Mr McLeay spent three weeks in Ninewells in July after losing over two stones in 13 days.

His wife was reduced to tears when a nurse called her in to the hospital suggesting her husband was dying, then laughed when she realised she had phoned the wrong relative about another patient.

Nurses frequently addressed Mr McLeay using an incorrect name but, even more seriously, dispatched samples for testing inappropriately labelled.

During his recent admission, Mr McLeay turned purple and began to shake uncontrollably while choking.

An attending doctor went to find a piece of equipment and never returned.

Mrs McLeay maintains he recovered thanks to a nurse, who phoned a specialist to ask how to treat a choking patient with motor neurone disease, and was advised to call in a physiotherapist as an emergency.

“At this point I knew that my husband was no longer safe in Ninewells and that I had to get him home,” said Mrs McLeay.

When The Courier contacted Mrs McLeay on Tuesday afternoon, she said she had not been contacted by NHS Tayside.

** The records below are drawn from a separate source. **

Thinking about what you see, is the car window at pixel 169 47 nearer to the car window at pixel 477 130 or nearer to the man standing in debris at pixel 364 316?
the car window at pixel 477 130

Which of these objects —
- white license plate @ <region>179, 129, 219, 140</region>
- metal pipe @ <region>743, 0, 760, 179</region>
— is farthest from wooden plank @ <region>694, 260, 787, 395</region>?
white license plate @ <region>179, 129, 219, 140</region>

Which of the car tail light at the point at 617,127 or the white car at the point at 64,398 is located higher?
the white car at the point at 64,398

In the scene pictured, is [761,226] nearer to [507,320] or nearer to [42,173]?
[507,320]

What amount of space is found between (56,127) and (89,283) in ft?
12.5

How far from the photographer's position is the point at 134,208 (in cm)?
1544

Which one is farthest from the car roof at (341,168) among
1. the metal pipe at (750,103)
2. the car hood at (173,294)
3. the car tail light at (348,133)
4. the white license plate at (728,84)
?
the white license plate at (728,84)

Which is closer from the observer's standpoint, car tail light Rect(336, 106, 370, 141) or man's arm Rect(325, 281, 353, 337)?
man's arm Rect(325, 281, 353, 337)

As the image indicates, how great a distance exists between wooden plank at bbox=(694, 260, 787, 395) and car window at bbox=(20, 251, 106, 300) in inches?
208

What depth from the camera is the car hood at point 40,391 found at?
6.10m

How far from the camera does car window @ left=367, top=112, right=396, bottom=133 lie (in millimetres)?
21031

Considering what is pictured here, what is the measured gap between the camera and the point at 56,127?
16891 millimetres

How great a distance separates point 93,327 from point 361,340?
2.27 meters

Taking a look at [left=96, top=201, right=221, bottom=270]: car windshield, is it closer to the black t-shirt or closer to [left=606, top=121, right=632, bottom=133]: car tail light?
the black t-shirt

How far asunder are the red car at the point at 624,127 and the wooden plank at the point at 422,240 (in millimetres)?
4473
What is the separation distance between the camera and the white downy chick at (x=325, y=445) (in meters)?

Shortly before the end of the working day, and after The Courier contacted NHS Tayside pointing out nobody from the organisation had been in touch with the McLeays, they were given a date next week when Gerry Marr, NHS Tayside’s chief operating officer and Gillian Costello, associate director of nursing, will visit the McLeays at home to discuss their concerns. The health chiefs have allocated two and a half hours for the visit.